Likewise, because this complaint is nearly impossible to follow and far from simple, concise, and direct, it warrants dismissal under Rule 8. See United States ex rel. Cafasso v. Gen. Dynamics C4 Sys., Inc., 637 F.3d 1047, 1059 (9th Cir. 2011) (collecting cases upholding dismissals of pleadings that were “verbose,” “confusing,” “distracting, ambiguous, and unintelligible,” “highly repetitious,” and comprised of “incomprehensible rambling”); McHenry, 84 F.3d at 1177-79 (affirming Rule 8 dismissal of a 53-page complaint presenting “long-winded tales of municipal conspiracy and police misconduct,” that was “argumentative, prolix, replete with redundancy, and largely irrelevant,” and “failed properly to notify the individual defendants of the legal claims they faced” (cleaned up)).

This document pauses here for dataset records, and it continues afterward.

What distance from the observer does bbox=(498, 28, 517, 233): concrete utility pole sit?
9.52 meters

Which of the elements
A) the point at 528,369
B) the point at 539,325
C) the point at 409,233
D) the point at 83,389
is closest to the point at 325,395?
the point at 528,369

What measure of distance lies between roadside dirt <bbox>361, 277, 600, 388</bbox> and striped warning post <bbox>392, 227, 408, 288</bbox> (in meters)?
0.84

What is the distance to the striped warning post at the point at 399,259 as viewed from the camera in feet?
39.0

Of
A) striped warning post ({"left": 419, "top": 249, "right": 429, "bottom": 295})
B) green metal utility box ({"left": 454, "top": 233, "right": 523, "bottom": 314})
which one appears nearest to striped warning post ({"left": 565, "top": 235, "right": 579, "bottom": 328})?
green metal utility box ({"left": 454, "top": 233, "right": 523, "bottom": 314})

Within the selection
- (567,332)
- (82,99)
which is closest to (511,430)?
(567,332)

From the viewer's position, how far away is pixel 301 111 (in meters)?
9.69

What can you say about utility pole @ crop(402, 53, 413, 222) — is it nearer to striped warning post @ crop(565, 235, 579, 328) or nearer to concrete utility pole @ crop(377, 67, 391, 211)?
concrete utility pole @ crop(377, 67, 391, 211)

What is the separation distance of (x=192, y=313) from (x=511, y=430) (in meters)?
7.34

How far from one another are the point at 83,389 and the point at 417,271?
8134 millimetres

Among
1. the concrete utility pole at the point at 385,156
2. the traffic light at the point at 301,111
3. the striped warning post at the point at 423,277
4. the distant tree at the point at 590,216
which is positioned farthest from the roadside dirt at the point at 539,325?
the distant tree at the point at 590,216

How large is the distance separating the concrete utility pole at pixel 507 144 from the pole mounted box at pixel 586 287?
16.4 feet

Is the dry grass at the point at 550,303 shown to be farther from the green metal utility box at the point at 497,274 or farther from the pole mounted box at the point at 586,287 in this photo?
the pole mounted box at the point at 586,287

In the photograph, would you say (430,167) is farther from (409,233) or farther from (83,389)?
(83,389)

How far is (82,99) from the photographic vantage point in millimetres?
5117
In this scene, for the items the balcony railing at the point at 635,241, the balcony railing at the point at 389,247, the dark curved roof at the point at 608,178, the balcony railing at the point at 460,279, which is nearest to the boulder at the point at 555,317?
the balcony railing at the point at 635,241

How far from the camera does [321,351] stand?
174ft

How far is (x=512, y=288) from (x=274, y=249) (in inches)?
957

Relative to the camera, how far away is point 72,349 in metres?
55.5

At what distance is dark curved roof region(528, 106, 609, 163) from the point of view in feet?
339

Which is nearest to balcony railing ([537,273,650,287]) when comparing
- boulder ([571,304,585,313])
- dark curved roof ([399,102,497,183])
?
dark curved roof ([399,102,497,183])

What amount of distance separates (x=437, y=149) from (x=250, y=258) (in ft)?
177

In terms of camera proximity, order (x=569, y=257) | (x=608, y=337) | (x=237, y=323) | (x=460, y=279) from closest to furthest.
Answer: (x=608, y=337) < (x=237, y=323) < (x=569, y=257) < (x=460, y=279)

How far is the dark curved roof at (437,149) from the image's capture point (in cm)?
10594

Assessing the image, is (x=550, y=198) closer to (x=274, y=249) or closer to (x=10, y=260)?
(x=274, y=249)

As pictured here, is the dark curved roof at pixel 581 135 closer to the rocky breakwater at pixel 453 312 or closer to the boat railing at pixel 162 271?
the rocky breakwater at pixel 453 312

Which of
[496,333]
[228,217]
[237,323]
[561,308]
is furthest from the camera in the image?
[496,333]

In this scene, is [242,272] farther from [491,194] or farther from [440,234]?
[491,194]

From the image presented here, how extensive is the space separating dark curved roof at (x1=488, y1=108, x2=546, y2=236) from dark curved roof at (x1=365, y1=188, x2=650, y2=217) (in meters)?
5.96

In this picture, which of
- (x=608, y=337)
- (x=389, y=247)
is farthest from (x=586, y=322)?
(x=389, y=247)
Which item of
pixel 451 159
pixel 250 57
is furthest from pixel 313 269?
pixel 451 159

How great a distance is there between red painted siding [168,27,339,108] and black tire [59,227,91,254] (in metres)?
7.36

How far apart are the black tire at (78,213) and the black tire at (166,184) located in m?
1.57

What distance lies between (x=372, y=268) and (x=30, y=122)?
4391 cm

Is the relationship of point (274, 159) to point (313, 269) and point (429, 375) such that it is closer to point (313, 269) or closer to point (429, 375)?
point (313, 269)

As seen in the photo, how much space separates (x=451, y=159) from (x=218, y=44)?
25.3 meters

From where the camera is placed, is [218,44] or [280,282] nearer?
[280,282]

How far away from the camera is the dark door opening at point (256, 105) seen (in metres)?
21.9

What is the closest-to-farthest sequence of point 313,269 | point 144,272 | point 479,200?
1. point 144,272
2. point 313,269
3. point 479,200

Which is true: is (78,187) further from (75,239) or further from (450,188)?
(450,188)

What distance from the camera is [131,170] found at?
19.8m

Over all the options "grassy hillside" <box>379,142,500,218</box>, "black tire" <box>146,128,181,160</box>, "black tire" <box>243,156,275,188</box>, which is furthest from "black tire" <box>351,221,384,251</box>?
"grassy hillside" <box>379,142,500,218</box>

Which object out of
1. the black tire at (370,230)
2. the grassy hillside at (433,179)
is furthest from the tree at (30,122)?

Because it's conceivable that Beck may cure the complaint's deficiencies, the Court grants him leave to amend. See AmerisourceBergen Corp. v. Dialysist W., Inc., 465 F.3d 946, 951 (9th Cir. 2006) (holding that “leave to amend shall be freely given when justice so requires” (quotation marks omitted)).
CONCLUSION
Thus, the complaint is DISMISSED with leave to amend. All other pending motions are DENIED AS MOOT.
By October 12, 2023, Beck may file an amended complaint. Any amended complaint must be complete, without reference to the original pleading, and any claims Beck fails to reallege may be waived. See CivLR 15.1(a); Lacey v. Maricopa Cty., 693 F.3d 896, 928 (9th Cir. 2012) (noting that claims dismissed with leave to amend may be considered “waived” if not repled). As noted in dismissing one of Beck's similar complaints, the Court “strongly encourages Beck to limit any Second Amended Complaint to 35 pages or less.” Beck, 2023 WL 1999485, at *10. Any future complaint “must intelligibly inform Defendants-and this Court-who violated his federally protected rights, what facts show that his federally protected rights were violated, when such violation occurred, where such violation occurred, and why Plaintiff is entitled to relief.” Id.
The Clerk is directed to close this case. If Beck files an amended complaint by the deadline, the Clerk will reopen this case. Otherwise, on October 13, 2023, the Clerk will issue a judgment. The Clerk may only issue the judgment sooner if Beck affirmatively notifies the Court that he will not amend.